What’s interesting about most of the hacks outlined above, all had some degree of auditing performed on their smart contracts. Clearly, auditing alone will not do much in the way of ensuring exploitations won’t happen. Additionally, having insurance won’t always guarantee a full restoration of lost funds. Most of the time, what gets exploited may not have been “covered” by an insurance policy, especially if the piece of the system that was exposed was never audited.
It is possible, though highly unlikely, that funds are recovered or at least partially recovered through special investigations and cooperation with authorities. Depending on where a malicious attacker goes with their money they may actually enable certain decentralized swap shops to share critical information as to the source and destination of those funds as a means to later recover them or even make insurance claims on. In some very rare circumstances the hacker might even give the money back, take a look at the Poly Network ($611M on 8/11/21) in which the individual behind the attack agreed to give the money back in exchange for not pressing charges. They even offered the hacker a position in the company as a “chief security advisor.” The Poly Network was one of the more unique style attacks in that the user was able to exploit the proxy lock contracts of Poly Network on 3 separate chains.

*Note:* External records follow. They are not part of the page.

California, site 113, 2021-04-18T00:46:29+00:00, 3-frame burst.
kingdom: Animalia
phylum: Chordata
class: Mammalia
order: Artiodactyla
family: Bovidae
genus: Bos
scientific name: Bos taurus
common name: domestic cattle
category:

There is also Coinbase who was accused of delaying public response after hackers were able to phish out SIM card information from customers’ phones and use the password reset feature by intercepting the reset option sent in an SMS link to the compromised SIM.
There are a few protocols that have in the long run, benefited from an exploit that forced the protocol to harden its security practices. Showcasing that a project is further working to make their product more secure and even better, shows that the protocol has lot of staying power. After the Popsicle Finance attack, the projects already small marketcap of $26M fell to $14M. Then post hack the marketcap skyrocketed to a peak of $630M market cap position just 2 ½ months later. This sent ICE, the projects token to several valuation multiples higher than its hack lows. The rise in the projects token price allowed them to pay back all the affected users of the exploit. Granted they had a brilliant marketing strategy (forming frog nation) and the promise to relaunch an even more highly audited product with the promise of high yields using UniV3.
There is light at the end of the tunnel if a project is not completely crippled and can actually turn the experience around for their users by enhancing their security, and a doubling down on its original means at driving more value for its users.